Based on the half-life of iron-60, any atoms originating from the formation of Earth would have completely decayed by now. Koll therefore assumes that the iron-60 in the Antarctic snow originates from the interstellar neighborhood, for example from an accumulation of gas clouds in which our solar system is currently located.

“Our solar system entered one of these clouds approximately 40,000 years ago,” says Korschinek, “and will exit it in a few thousand years. If the gas cloud hypothesis is correct, then material from ice cores older than 40,000 years would not contain interstellar iron-60,” adds Koll.

“This would enable us to verify the transition of the solar system into the gas cloud — that would be a groundbreaking discovery for researchers working on the environment of the solar system.”

Source here.

Comments
  1. oldbrew says:

    The 2016 Astronomy Now article says the researchers ‘also found evidence of iron-60 from an older supernova around eight million years ago, coinciding with global faunal changes in the late Miocene.’
    – – –
    Supernovae showered Earth with radioactive iron
    https://astronomynow.com/2016/04/07/supernovae-showered-earth-with-radioactive-iron/

  2. oldbrew says:

    Supernovae in the neighbourhood
    Adrian L. Melott
    Nature volume 532, pages 40–41 (07 April 2016)

    The recorded supernovae occurred beyond the kill distance, and no major global mass extinctions coincide with them.
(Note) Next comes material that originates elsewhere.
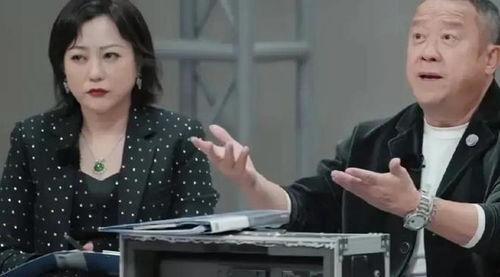 娱乐圈吃瓜爆料文本,揭秘明星背后的秘密与争议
However, during the suggested interval there was a general decline in temperature that culminated in the extensive series of glaciations in the Pleistocene epoch (from about 2.6 million to 12,000 years ago), although we do not know if there is a link between supernova activity and colder temperature. This climatic variation may be one of the conditions that led to human evolution. Ionization of the atmosphere by supernovae may also lead to an increase in lightning and possibly other climatic effects. [bold added]
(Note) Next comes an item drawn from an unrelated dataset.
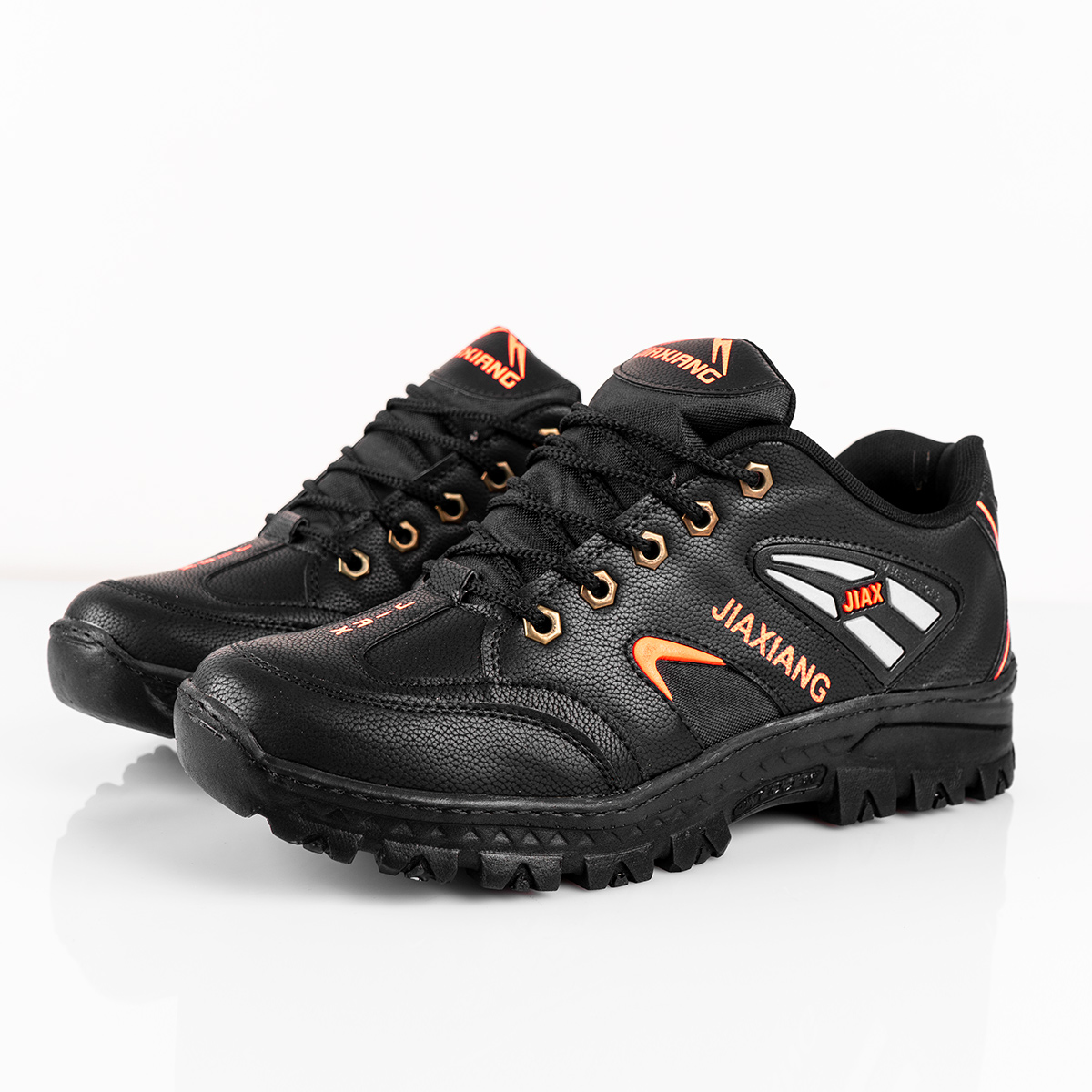 کفش ورزشی Jiaxiang مردانه مدل Enzo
    https://www.nature.com/articles/532040a
    – – –
    11 OCTOBER 2017
    1 MINUTE READ
    Confirmed: cosmic rays blast from supernovae

    Ending an astronomical mystery, scientists have confirmed that cosmic rays – high energy subatomic particles – are produced within at least one supernova.
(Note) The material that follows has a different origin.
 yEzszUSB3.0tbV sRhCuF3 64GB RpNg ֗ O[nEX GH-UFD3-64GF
    The rays, which consist primarily of protons and atomic nuclei, continuously bombard the Earth’s atmosphere. It’s been known for decades that they originate from outside the solar system, even perhaps outside the galaxy, but how and where they are created has until now remained obscure.

    https://cosmosmagazine.com/space/confirmed-cosmic-rays-blast-from-supernovae
    – – –
    Microscopic ‘clocks’ time distance to source of galactic cosmic rays
    Supernova exploded in our ‘galactic neighborhood’ within the last few million years

    By Diana Lutz April 21, 2016

    The distance between the galactic cosmic rays’ point of origin and Earth is limited by the survival of a very rare type of cosmic ray that acts like a tiny clock. The cosmic ray is a radioactive isotope of iron, 60Fe, which has a half life of 2.6 million years. In that time, half of these iron nuclei decay into other elements.

    In the 17 years CRIS has been in space, it detected about 300,000 galactic cosmic-ray nuclei of ordinary iron, but just 15 of the radioactive 60Fe .

    “Our detection of radioactive cosmic-ray iron nuclei is a smoking gun indicating that there has been a supernova in the last few million years in our neighborhood of the galaxy,” said Robert Binns, research professor of physics in Arts & Sciences at Washington University in St. Louis, and lead author on the paper published online in Science April 21.

    https://source.wustl.edu/2016/04/microscopic-clocks-time-distance-source-galactic-cosmic-rays/

  3. Chaswarnertoo says:

    Iron fertilised ocean to reduce CO2? Anyone know?